I think it may have helped to have a scheduler because then the distribution of work could have been passed to the scheduler as opposed to the processors themselves. I do have a follow-up question though: doesn't the work done by the scheduler add to the total work though? In that case, would it have helped the speed up? I would imagine that the distribution has to occur before the processors can do their respective calculations.
@makingthingsfast, I agree with your opinions about scheduler. Scheduler needs to use some strategies to distribute the work among nodes. The more sophisticated the strategy is, the more overhead it will have.
During the demo, I had originally thought that a work-stealing strategy would have helped to speed up the computation. However, I imagine this still incurs some overhead (when a processor takes work from other processors), which probably cancels out any speed up gained from reducing the number of idle processors.
@makingthingsfast I think the scheduler's work should count towards total work. Our hope is that using the scheduler (and incurring this extra work) will reduce the span of the remaining (hopefully now better parallelized) work.

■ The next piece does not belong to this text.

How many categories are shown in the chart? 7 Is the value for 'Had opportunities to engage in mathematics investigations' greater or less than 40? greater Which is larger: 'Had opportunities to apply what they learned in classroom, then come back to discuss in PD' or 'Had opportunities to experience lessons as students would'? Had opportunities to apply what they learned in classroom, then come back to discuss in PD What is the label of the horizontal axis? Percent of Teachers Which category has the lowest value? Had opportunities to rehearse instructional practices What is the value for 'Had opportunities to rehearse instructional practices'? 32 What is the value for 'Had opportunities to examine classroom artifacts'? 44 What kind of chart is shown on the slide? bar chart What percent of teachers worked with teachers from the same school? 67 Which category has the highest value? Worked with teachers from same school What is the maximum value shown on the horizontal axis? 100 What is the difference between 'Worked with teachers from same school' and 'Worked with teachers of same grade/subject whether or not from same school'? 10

Thinking a step further, I wonder that in more complicated situations, should we have yet another pre-computation step that determines whether it is efficient to run the scheduler at all?
@kipper, I think work stealing strategy will also not work as desired for situations when work is being offloaded to other processor but previous processor had already data in cache. New processor will have to pull the data again from the memory which will be an expensive operation in this case.